Micky Haller is about to try to start working as a lawyer again, one year on from the closing of “The Lincoln Lawyer” having recovered from being shot and a resulting addiction to pain killers. However, before really knowing if he is ready a colleague’s murder means that Micky suddenly inherits a lot of cases including one that will be a career maker with a big pay day. Nothing is ever simple and could this case put Haller in danger of the same fate as his murdered predecessor (this murder is being investigated by Detective Harry Bosch by the way – that’s the link).

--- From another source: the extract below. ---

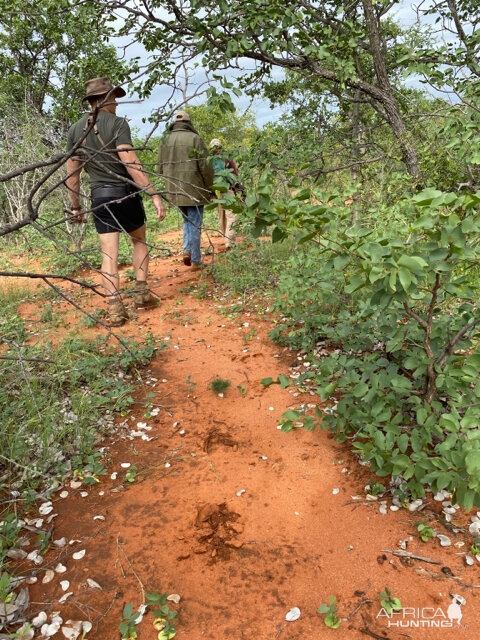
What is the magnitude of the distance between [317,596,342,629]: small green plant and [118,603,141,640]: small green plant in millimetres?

This story has a number of red-herrings, twist and betrayals that keep you guessing till the very last chapter. Michael Connelly at his best.
February 4, 2016
I’m going to run out of these soon – yes, another Harry Bosch novel by Michael Connelly. This is a short one, and not the best outing for Connelly, never the less we still see Bosch do what he does best – look at a murder methodically and systematically without distraction. The interest in this book for those familiar with the character is the return of FBI agent Rachel Waller, a previous collaborator and lover of Harry Bosch but now giving him a very cold shoulder.
The FBI involvement in the murder at The Overlook is due to potential terrorist links which are quickly apparent – but Bosch rides through all that concentrating on the murder. An enjoyable read but doesn’t really develop the characters any further.
January 24, 2016
Another Harry Bosch novel by Michael Connelly. Leading on from The Closer, Harry is now in the Open-Unsolved Unit when a killer agrees to trade the death penalty for telling about all his previous crimes. One is a 13 year old case that Harry has never been able to put behind him. Harry has always had a suspect in mind, but couldn’t close the case, meaning that he finds it hard to believe that this killer is responsible.
As ever, you just can’t see where this is going. The killer confesses, takes them to the body, knows details of the murder … but none of this is enough for Bosch who turns to Rachel Waller (FBI agent from previous novels THE POET and its sequel THE NARROWS) for help that ends up in an off the books investigation.
The other thing I found interesting in this novel was that parts of this story and at least one other novel was used in the TV series that first switched me on to this character and writer.
January 24, 2016
My continuing journey through the works of Michael Connelly leads to the first appearance of defense lawyer Mickey Haller. I was concerned about reading this as I know I have seen the film based on this book some time ago but couldn’t remember anything about it. I expected it to come back to me as I read, but it was all new to me – and very, very good! (does that mean the movie is bad as it is so unmemorable?).
Connelly’s protagonists are mainly from law enforcement (LAPD or FBI mainly) although he also writes very well the view of the killers they are pursuing. Here, not only is the main character a lawyer but a defense lawyer skilled at getting guilty people off or on reduced sentences. But nothing is as it seems in this book. The core plot is as fast as you expect from this writer, but there are lots of quick encounters with clients, flashbacks, stories-within-stories which make it even more fascinating and adds a depth and insight to the character.
A sign of a good story is when the protagonist gets into a situation that is impossible to get out of – and then does. Which is exactly what happens here and with no spoilers that’s all I can say. I will go back to watch the movie and I hope this character comes back in other stories.